Coca-Cola a enregistré un flux de trésorerie disponible négatif de 1,4 milliard de dollars pour la première fois depuis des décennies, une situation qui n’est pas le signe d’un affaiblissement de l’entreprise, mais le résultat d’une acquisition stratégique majeure.
Cette sortie de fonds, bien que pouvant inquiéter certains investisseurs, est directement liée à l’acquisition de Fairlife, une marque de produits laitiers haut de gamme, pour 6,1 milliards de dollars. Sans cette dépense, le flux de trésorerie disponible de Coca-Cola se serait élevé à 3,9 milliards de dollars, un niveau conforme à ses performances historiques.
L’action KO a néanmoins chuté de plus de 6,4 % depuis la publication de ses résultats du deuxième trimestre en juillet 2025. Cette baisse invite les investisseurs à reconsidérer leurs stratégies et à évaluer si la recherche de stabilité doit primer sur la quête de croissance, ou si un équilibre entre les deux est possible.
Fairlife, bien que détenue en partie par Coca-Cola depuis 2012, ne représente actuellement que 2 à 3 % de son chiffre d’affaires total. Même un doublement des ventes de Fairlife n’aurait qu’un impact limité sur les résultats globaux de la société. Coca-Cola devrait donc continuer à afficher une croissance lente mais régulière, comme par le passé.
L’acquisition pourrait cependant soutenir les programmes de dividendes et de rachat d’actions de Coca-Cola à l’avenir. L’entreprise se négocie actuellement avec un ratio cours/bénéfice (P/E) à terme de 22,5, ce qui représente une prime de 31,5 % par rapport à PepsiCo (P/E de 17,1), justifiée par sa présence mondiale et la constance de sa génération de trésorerie.

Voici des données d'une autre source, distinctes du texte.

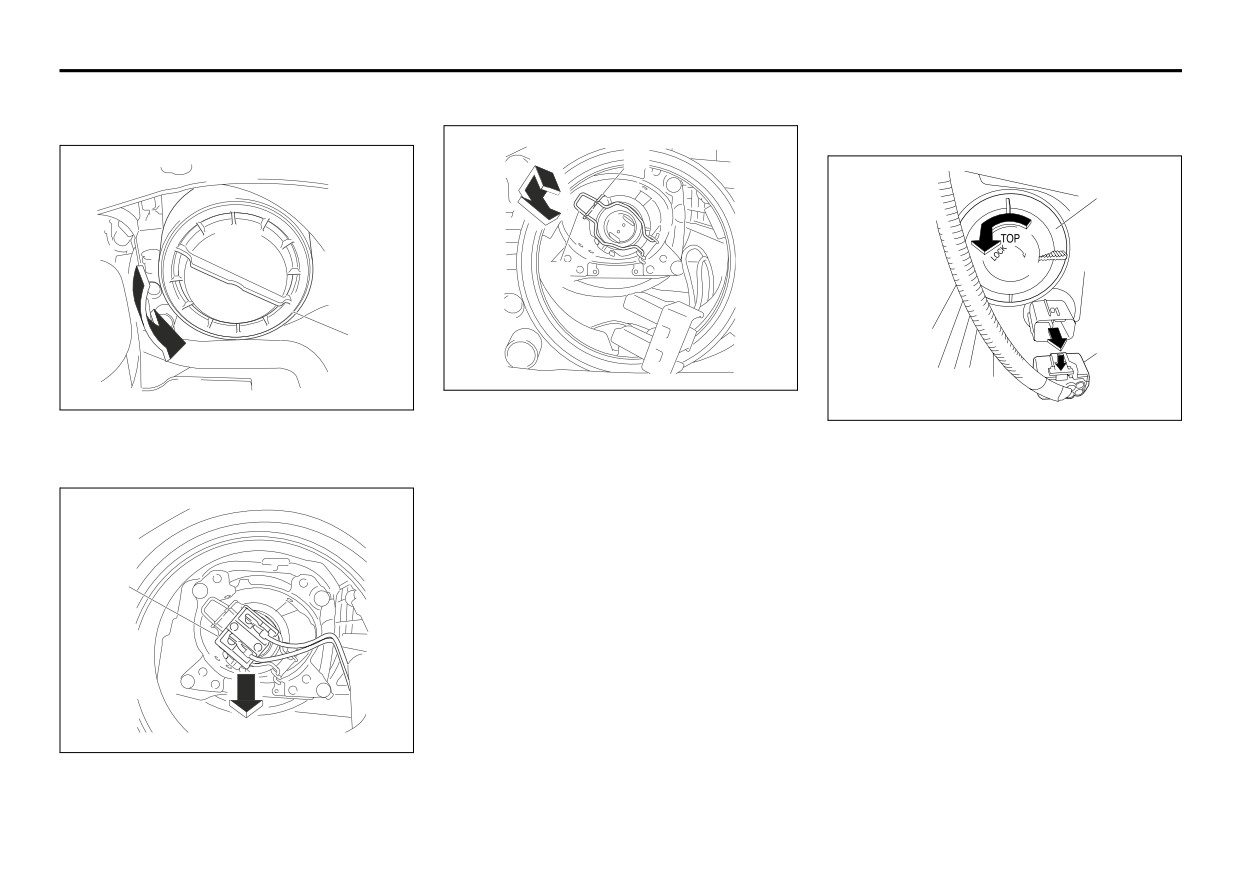 TOP
LOCK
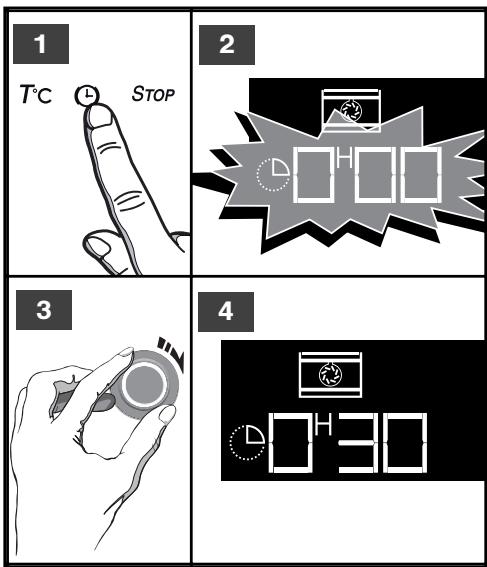 1

T°C STOP

2

0H00

3

4

0H30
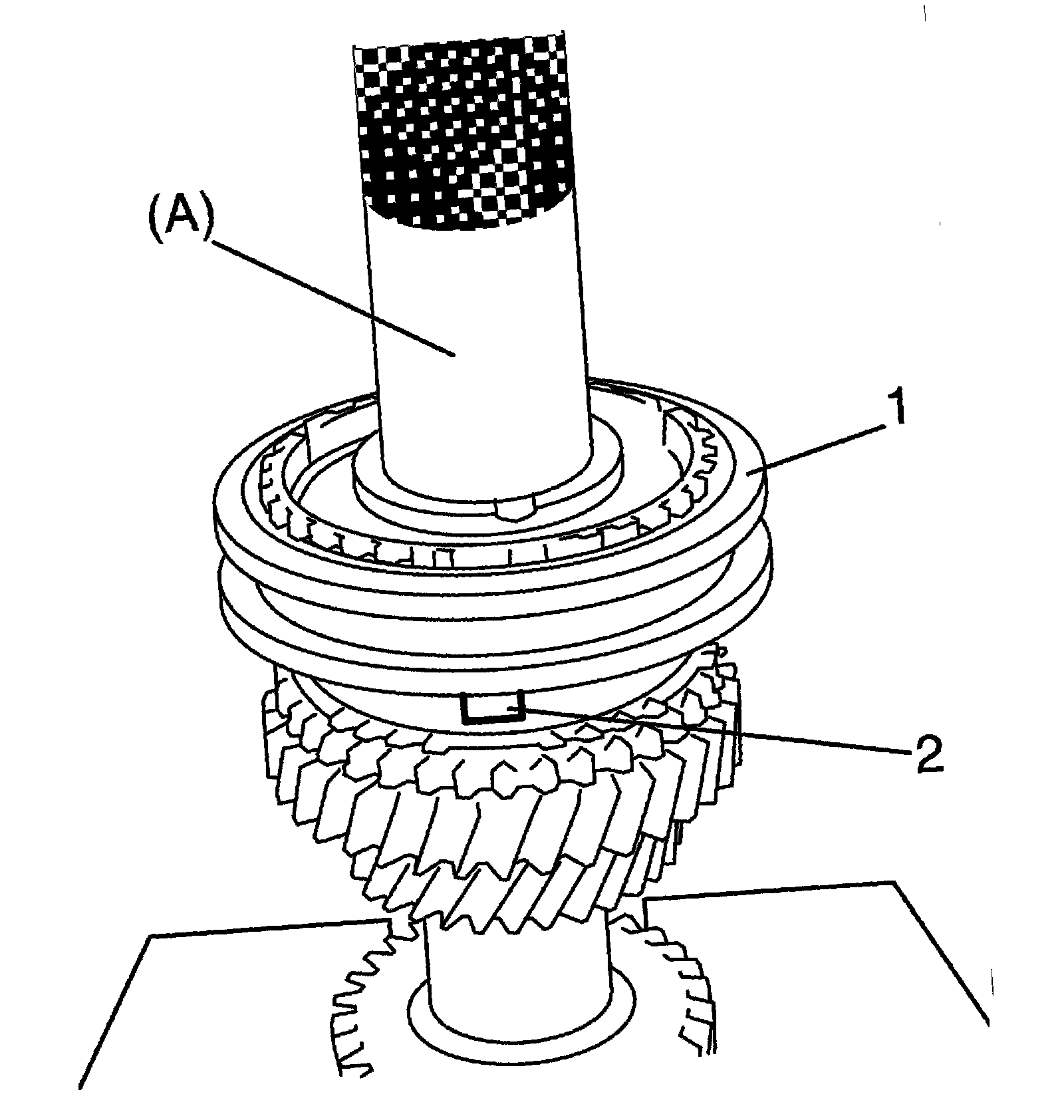 (A)

1

2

Malgré de légères réductions de leurs participations par certains investisseurs institutionnels, comme Canada Life Assurance (-1,4 %) et la Banque Nationale du Canada (-7 %), le sentiment général reste positif. Le consensus des analystes de Wall Street prévoit un objectif de prix de 77 dollars par action, soit une hausse potentielle de 16 %. Les investisseurs peuvent toujours espérer un rendement annuel en dividendes de 3,09 %.
En parallèle, Celsius, une entreprise spécialisée dans les boissons énergisantes, offre une trajectoire de croissance radicalement différente. L’action CELH se négocie à plus de 90 % de son plus haut sur 52 semaines et a enregistré une hausse de plus de 26 % au cours du dernier trimestre. Cette croissance est entièrement organique, contrairement à celle de Coca-Cola, qui semble avoir atteint un plateau.
Bien que concurrente d’acteurs établis comme Monster, Celsius affiche un P/E à terme de 65,9, soit une prime de 58 % par rapport aux 41,5 de Monster. Cela témoigne de la reconnaissance par les investisseurs de sa croissance plus rapide, de l’augmentation de ses marges et de la dynamique positive de sa marque.
Lors de son dernier rapport trimestriel, Celsius a annoncé un bénéfice par action (BPA) de 0,47 dollar, dépassant largement les estimations des analystes de MarketBeat, qui étaient de 0,23 dollar. Cette performance a entraîné des révisions à la hausse des objectifs de prix par des analystes de Goldman Sachs (72 dollars) et de Morgan Stanley (70 dollars), supérieurs au consensus de 62,40 dollars.
En conclusion, Coca-Cola demeure un choix solide pour les investisseurs privilégiant la stabilité, les revenus réguliers et la solidité de la marque. Celsius, quant à elle, offre un potentiel de croissance significatif pour ceux qui recherchent une plus forte appréciation du capital. Le choix entre ces deux entreprises dépendra donc des objectifs et de la tolérance au risque de chaque investisseur.